All three Singapore banks – DBS, UOB and OCBC – reported drops in their first quarter earnings as wealth management took a hit.

Banks globally have seen their earnings dented in the first quarter due to market volatility over the January-to-March period – driven by Russia’s invasion of Ukraine and higher interest rates. Singapore’s banks were not an exception.

Southeast Asia’s largest bank, DBS, reported its first quarter net profit came in at S$1.8 billion (US$1.30 billion), down 10 percent from the year-earlier quarter. OCBC reported Friday its net profit for the first quarter fell 10 percent from the year-earlier quarter to S$1.36 billion. UOB said its first quarter net profit dropped 10 percent from the year-ago quarter to S$906 million.

High-Base Comparison

To be sure, both OCBC and DBS highlighted that the year-ago quarter had a high base for the comparison on wealth management-related earnings.

However, all three reported improvements in their core banking businesses, with stronger net interest income as interest rates globally have increased as the U.S. Federal Reserve has tightened its policy.

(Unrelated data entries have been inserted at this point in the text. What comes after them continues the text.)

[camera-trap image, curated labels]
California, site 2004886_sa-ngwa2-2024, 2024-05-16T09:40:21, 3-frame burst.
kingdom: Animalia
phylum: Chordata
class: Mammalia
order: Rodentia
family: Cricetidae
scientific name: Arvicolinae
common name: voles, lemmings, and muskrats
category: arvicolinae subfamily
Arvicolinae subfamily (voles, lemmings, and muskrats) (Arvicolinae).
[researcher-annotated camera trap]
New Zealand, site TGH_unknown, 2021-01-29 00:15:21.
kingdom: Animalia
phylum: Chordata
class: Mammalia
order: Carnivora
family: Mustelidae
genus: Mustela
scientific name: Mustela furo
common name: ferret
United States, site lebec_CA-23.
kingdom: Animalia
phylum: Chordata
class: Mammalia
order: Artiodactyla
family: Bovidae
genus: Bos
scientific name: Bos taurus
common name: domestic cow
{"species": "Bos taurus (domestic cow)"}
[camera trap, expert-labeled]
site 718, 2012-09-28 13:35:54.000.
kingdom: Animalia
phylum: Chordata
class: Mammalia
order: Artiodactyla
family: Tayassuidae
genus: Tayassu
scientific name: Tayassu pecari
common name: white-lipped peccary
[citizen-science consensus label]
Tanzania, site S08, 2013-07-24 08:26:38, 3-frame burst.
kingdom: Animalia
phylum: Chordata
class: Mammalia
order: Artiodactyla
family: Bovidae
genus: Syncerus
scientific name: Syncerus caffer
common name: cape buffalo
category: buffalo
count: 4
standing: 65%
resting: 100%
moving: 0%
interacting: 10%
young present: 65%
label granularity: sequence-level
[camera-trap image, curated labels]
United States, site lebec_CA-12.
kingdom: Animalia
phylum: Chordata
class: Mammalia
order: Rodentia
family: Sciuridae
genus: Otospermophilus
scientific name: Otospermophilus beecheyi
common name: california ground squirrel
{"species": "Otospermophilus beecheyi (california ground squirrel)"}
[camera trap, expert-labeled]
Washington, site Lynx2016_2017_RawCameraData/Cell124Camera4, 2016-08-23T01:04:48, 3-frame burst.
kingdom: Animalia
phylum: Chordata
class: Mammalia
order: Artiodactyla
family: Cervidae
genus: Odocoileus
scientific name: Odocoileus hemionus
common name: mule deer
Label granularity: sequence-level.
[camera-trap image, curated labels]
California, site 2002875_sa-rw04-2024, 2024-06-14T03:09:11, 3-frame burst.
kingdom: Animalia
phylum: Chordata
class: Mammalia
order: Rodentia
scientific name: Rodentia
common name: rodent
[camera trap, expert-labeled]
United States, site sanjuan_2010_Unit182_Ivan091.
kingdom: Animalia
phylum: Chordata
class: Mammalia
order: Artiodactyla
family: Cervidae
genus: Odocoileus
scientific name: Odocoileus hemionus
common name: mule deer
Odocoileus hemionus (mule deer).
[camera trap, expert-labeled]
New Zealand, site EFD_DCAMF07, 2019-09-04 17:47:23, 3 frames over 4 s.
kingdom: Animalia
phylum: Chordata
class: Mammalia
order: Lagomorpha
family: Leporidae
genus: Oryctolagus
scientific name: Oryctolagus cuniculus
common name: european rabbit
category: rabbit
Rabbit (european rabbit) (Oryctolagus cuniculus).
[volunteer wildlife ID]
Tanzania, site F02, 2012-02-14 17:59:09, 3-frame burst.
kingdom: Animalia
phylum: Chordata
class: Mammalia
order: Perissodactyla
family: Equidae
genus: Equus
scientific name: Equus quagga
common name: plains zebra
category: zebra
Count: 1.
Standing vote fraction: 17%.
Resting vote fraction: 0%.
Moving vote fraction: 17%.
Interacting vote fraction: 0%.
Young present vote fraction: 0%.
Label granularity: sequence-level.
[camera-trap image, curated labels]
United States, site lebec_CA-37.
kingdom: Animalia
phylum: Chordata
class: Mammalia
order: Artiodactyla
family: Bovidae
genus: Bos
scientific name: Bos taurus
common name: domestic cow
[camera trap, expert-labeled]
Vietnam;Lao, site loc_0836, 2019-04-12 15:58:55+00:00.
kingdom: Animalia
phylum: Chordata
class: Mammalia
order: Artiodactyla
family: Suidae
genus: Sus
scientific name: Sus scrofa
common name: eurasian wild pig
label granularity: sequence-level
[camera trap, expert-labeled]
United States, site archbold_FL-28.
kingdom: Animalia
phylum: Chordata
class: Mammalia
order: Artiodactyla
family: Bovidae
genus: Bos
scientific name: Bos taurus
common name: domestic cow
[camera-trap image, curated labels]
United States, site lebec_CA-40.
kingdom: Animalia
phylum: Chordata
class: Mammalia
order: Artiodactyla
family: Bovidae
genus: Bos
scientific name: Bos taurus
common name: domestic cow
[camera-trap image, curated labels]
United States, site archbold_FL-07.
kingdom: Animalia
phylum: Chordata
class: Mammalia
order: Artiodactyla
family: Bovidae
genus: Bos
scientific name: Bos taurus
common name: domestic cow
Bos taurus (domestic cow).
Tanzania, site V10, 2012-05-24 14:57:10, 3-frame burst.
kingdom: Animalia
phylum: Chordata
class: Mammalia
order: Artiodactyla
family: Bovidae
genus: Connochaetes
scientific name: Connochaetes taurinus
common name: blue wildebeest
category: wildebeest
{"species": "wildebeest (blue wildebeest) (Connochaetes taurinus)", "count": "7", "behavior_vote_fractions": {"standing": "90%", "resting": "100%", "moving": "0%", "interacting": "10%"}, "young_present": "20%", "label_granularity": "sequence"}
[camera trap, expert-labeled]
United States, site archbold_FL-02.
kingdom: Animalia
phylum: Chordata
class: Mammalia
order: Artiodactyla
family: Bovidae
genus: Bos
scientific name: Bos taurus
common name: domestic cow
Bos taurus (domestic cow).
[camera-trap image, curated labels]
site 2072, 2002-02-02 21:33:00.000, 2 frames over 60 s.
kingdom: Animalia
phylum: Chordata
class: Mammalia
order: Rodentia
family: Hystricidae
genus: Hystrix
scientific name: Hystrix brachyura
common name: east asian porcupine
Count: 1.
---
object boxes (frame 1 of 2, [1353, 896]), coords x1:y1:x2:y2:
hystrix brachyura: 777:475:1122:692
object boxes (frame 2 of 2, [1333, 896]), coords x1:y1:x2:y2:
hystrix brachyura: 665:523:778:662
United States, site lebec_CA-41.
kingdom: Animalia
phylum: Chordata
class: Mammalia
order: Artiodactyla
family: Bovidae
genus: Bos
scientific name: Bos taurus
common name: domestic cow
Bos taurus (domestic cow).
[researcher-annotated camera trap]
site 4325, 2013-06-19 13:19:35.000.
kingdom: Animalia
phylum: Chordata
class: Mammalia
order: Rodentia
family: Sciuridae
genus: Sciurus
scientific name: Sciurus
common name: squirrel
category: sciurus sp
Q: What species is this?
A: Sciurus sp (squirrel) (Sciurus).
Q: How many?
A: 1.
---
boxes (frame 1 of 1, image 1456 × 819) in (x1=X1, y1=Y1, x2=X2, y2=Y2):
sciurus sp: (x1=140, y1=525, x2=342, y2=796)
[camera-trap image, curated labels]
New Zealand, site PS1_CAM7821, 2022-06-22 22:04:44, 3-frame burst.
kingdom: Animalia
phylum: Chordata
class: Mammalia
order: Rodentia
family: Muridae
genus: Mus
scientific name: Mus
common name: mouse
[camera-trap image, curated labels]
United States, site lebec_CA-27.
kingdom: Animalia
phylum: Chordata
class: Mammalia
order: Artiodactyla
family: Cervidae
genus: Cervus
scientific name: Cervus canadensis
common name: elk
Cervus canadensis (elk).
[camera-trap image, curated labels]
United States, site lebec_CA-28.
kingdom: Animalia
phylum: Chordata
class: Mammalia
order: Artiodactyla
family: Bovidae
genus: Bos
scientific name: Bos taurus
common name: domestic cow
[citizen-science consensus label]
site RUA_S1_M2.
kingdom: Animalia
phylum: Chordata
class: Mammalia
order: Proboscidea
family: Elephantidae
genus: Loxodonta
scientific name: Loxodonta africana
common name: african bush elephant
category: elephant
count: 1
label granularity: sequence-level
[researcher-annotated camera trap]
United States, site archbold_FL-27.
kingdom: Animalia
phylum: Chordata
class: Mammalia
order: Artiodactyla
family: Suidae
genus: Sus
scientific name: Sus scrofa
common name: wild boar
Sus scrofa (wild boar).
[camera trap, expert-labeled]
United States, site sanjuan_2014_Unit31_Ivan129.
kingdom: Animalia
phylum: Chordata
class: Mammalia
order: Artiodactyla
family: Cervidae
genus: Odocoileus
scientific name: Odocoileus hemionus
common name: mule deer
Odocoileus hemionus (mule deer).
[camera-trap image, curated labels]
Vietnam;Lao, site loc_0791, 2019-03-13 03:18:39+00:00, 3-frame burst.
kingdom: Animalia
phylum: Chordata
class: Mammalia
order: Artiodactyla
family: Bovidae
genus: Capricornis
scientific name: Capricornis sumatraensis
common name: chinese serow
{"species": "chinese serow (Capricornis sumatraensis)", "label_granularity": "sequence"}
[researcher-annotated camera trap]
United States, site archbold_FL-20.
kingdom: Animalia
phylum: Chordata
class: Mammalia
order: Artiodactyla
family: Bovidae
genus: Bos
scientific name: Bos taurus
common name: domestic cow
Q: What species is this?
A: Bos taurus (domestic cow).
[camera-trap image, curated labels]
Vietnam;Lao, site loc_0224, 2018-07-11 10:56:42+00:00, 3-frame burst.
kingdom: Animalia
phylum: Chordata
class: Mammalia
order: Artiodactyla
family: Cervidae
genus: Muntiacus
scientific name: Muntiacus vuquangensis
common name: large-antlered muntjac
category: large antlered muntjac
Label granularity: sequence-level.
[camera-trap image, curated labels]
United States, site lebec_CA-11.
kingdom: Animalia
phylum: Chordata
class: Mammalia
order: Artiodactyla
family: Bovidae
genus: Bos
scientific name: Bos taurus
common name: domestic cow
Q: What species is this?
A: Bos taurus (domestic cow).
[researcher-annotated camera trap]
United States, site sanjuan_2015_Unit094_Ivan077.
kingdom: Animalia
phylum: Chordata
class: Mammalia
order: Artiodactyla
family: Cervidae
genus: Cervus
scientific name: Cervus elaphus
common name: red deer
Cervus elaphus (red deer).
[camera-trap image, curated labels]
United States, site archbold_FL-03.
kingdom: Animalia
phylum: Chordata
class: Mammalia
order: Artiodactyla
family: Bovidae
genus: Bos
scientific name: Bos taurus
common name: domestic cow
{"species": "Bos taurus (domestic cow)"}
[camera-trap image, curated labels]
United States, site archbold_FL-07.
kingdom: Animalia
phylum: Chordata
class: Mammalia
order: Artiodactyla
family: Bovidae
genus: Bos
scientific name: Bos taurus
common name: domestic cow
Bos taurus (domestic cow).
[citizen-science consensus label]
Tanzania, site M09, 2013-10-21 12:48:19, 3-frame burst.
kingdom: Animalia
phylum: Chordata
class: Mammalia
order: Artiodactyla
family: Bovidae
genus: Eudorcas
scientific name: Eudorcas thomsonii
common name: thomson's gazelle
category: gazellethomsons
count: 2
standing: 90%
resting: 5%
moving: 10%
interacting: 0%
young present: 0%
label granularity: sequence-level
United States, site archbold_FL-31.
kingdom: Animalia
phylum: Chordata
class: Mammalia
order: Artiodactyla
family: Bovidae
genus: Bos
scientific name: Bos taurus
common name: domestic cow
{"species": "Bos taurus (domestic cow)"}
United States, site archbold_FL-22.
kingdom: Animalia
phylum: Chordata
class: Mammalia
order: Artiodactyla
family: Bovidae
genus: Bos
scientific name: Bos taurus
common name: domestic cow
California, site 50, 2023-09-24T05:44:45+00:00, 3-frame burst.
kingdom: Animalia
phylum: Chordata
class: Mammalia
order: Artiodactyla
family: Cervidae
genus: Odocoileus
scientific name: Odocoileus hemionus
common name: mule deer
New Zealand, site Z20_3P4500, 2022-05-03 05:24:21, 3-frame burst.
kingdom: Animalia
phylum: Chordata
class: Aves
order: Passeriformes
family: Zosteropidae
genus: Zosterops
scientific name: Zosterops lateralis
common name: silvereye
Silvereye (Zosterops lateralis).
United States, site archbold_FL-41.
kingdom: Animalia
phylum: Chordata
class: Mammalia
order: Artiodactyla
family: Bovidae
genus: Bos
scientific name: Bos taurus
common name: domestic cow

DBS CEO Piyush Gupta was generally upbeat on the results.

«Healthy Pipeline»

«First-quarter business momentum was strong and broad-based, and earnings were second only to the exceptional quarter a year ago. Geopolitical developments in recent weeks have created macroeconomic headwinds and financial market volatility,» Gupta said in the statement on the results.

«While some activities such as wealth management will be affected, our overall business pipeline continues to be healthy and we will benefit significantly from interest rate increases in the coming quarters,» he added.

In a sign of recovery from the pandemic, DBS in particular noted its credit card fees for the first quarter climbed 11 percent from the year-ago quarter, as travel spending picked up. Credit card and debit card spending was higher than pre-pandemic levels, DBS said.